BEACH CLEAN UPS MAY INDEED BE USEFUL

Every year, the plastics in our oceans and other marine debris kill hundreds of thousands of sea birds, turtles and marine mammals. You’ve probably seen those tragic images of whales washing up on shores dead, their bodies filled with pounds and pounds of plastic. 

Here in Jamaica, we are trying hard to reduce our use of plastic with the ban on plastic bags and straws. The increase in recycling facilities has also been encouraging, making us more conscious about how we dispose of our waste. 

These are great preventative measures, but what about the plastic that is already in our oceans? As we all know, plastic can take decades to break down. So, if it’s still out there, where does it all go?

According to a New Yorker article by Carolyn Kormann, 
https://www.newyorker.com/news/news-desk/where-does-all-the-plastic-goseveral theories attempt to explain the marine plastic problem. Researchers say only about one percent of all the plastic that has ever gone into the ocean remains on its surface.
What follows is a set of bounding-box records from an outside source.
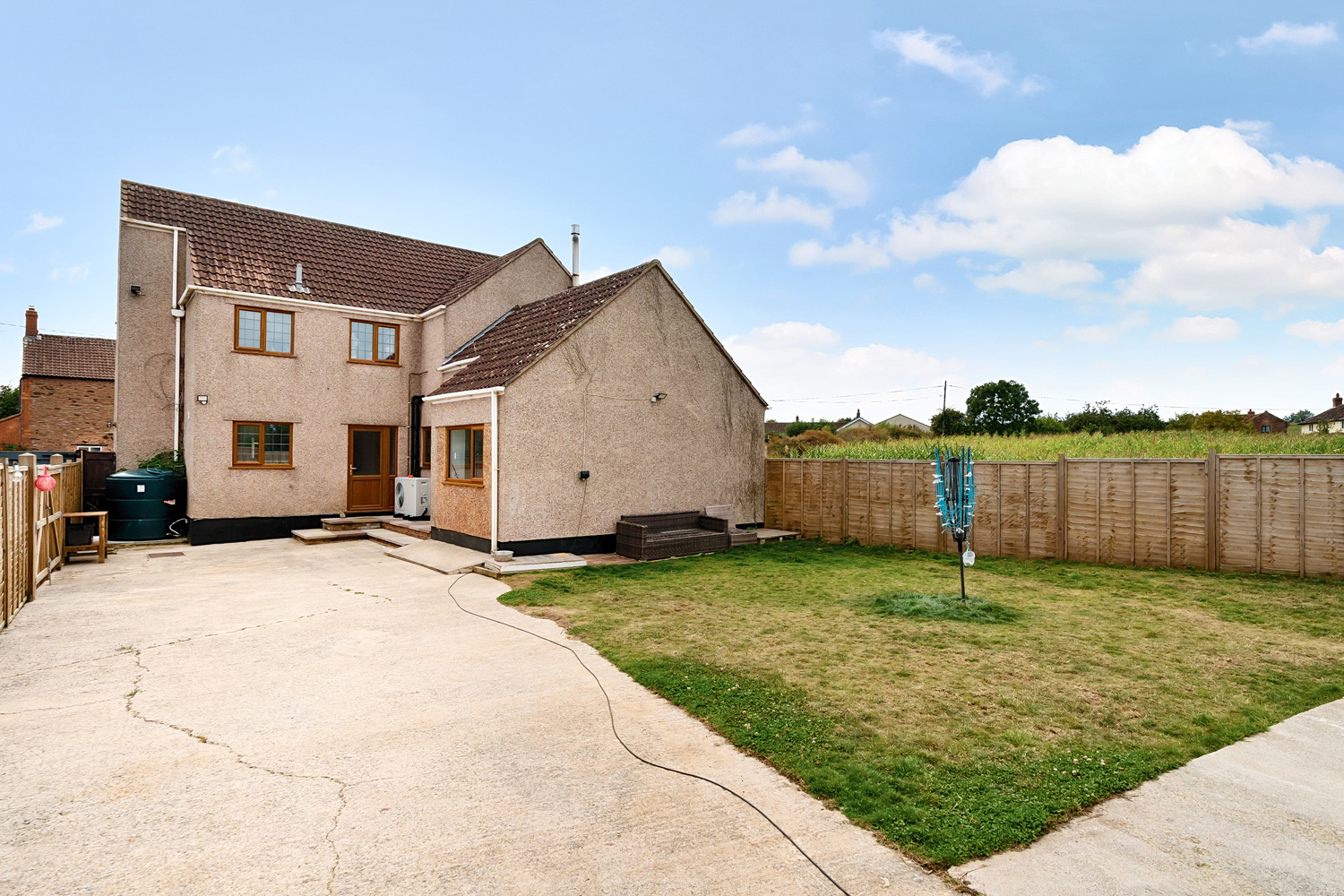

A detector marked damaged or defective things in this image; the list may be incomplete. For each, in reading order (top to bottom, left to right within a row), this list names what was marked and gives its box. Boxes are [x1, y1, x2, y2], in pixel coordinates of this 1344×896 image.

cracked concrete [2, 537, 946, 892]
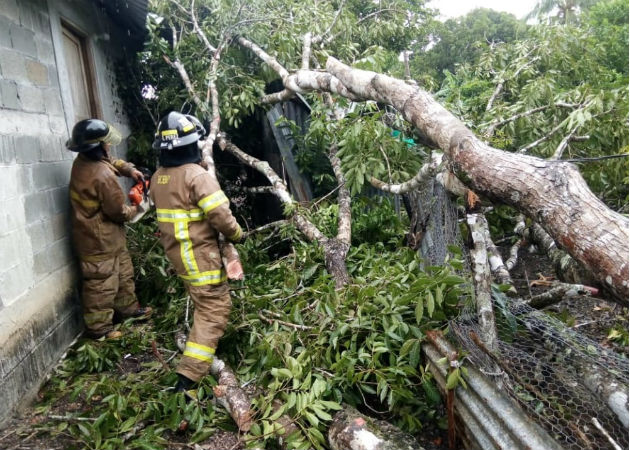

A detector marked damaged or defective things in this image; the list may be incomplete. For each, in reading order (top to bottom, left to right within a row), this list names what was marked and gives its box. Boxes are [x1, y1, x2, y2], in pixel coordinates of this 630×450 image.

rusty metal roof [95, 0, 148, 48]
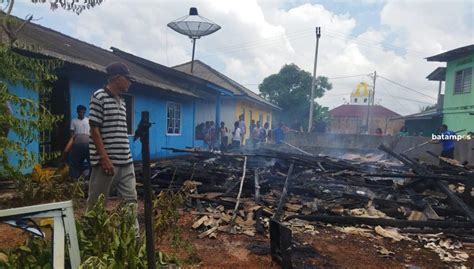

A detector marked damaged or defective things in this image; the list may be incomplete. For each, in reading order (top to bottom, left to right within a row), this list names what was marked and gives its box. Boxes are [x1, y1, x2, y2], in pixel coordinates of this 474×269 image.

damaged roof [0, 13, 197, 97]
damaged roof [172, 60, 282, 110]
burned wooden debris [136, 144, 474, 264]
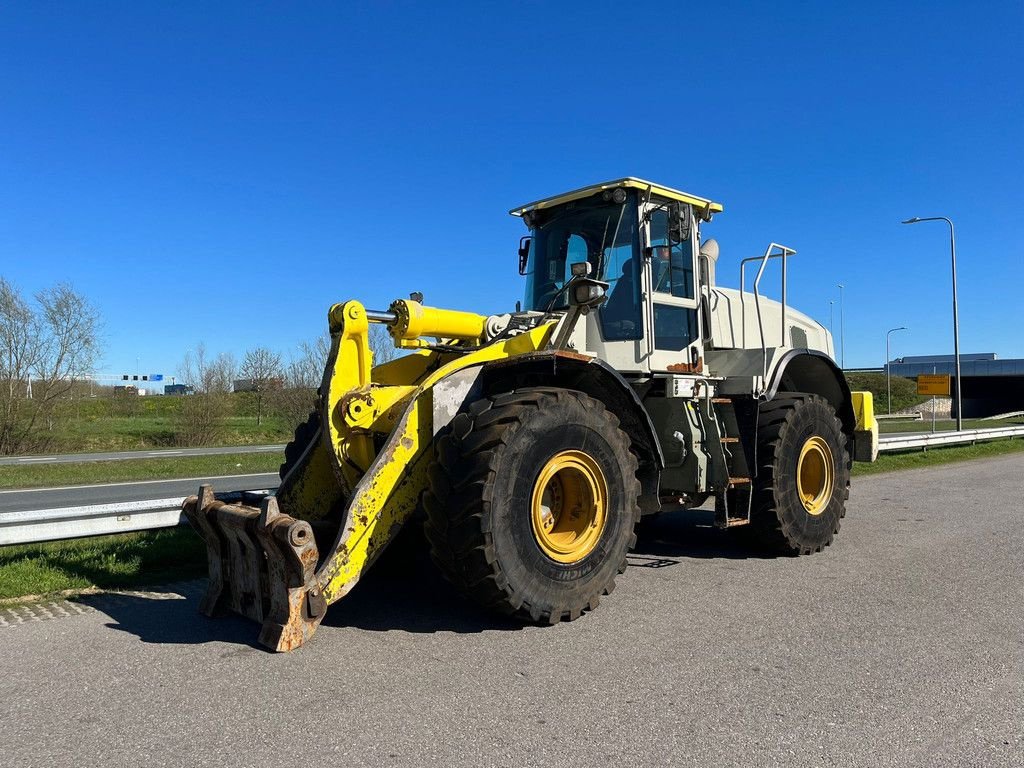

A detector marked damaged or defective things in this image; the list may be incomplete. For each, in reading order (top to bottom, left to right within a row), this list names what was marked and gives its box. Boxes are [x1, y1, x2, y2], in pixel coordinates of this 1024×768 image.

rusty steel attachment [183, 483, 323, 651]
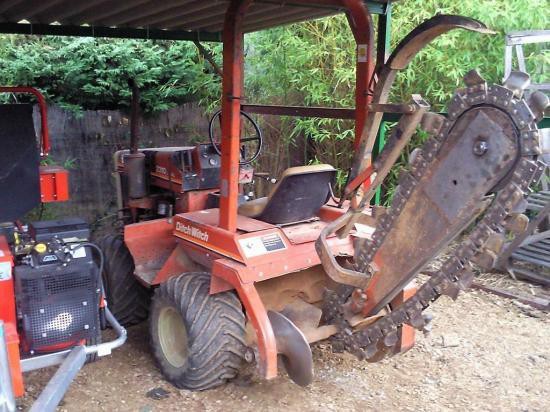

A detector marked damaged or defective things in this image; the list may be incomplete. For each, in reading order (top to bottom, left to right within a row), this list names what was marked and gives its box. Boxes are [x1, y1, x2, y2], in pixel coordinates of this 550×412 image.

rusty metal component [268, 310, 314, 388]
rusty metal component [324, 72, 548, 362]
One theory is that all plastic eventually breaks down into microplastic or fibres and fragments smaller than poppy seeds. These microplastics enter the bottom of the food web, eaten by creatures like mussels, coral, sea cucumbers, barnacles and plankton, and as these creatures are eaten, the plastics and their chemicals continue to move up the food chain with dire consequences. 
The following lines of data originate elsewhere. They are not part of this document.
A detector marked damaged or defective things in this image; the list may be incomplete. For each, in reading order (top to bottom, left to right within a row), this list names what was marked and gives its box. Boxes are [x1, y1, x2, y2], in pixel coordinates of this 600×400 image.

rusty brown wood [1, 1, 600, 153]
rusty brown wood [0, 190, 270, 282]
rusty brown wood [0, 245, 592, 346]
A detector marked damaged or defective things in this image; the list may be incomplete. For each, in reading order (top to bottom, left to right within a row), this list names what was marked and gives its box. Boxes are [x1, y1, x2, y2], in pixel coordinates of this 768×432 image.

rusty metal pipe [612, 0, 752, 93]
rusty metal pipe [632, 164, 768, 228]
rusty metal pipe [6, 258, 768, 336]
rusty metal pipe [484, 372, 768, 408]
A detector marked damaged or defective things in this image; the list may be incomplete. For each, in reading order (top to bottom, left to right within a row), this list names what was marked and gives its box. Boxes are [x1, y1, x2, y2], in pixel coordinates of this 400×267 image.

Macroplastics like buckets, toys, bottles, toothbrushes and flip flops on the other hand have been hypothesized to sink to the seafloor, degrading and becoming part of the sedimentary record. A lot of it is also eaten, resulting in the loss of much marine life. 

A new hypothesis postulates that most plastic thought to currently be in the marine environment is actually stranded on beaches and shorelines, or buried under sand and rocks. On various ocean clean-ups, researchers collected much trash that was decades old rather than new. This, however, is perplexing. If plastics eventually break down into microplastics or degrade on the seafloor, then logically much of the collected trash should have been from more recent years; trash not yet broken down. 

The ultimate explanation is that plastics circulate between coastal environments, continuously being moved around, surfacing and resurfacing on beaches and shores. The older trash collected had simply escaped this cycle. In this theory, land would ironically be the store of much of the missing plastic debris rather than the greatly undiscovered oceans.

If this hypothesis is correct, it may be both good and bad news. The bad is that most marine life exists near coastlines. Therefore, plastic can be considered most harmful when near land, even more than if it were to sink to the ocean’s depths somewhere offshore. The good news is that this means a relatively simple action like cleaning up beaches, where anyone can participate, can be even more effective at solving the ocean’s plastic problem than say larger more expensive projects like the development of multimillion-dollar technologies to clean up trash floating on the ocean’s surface.

Beach clean-ups could therefore be even more important than we once thought, an encouraging idea for International Coastal Clean-up Day this weekend.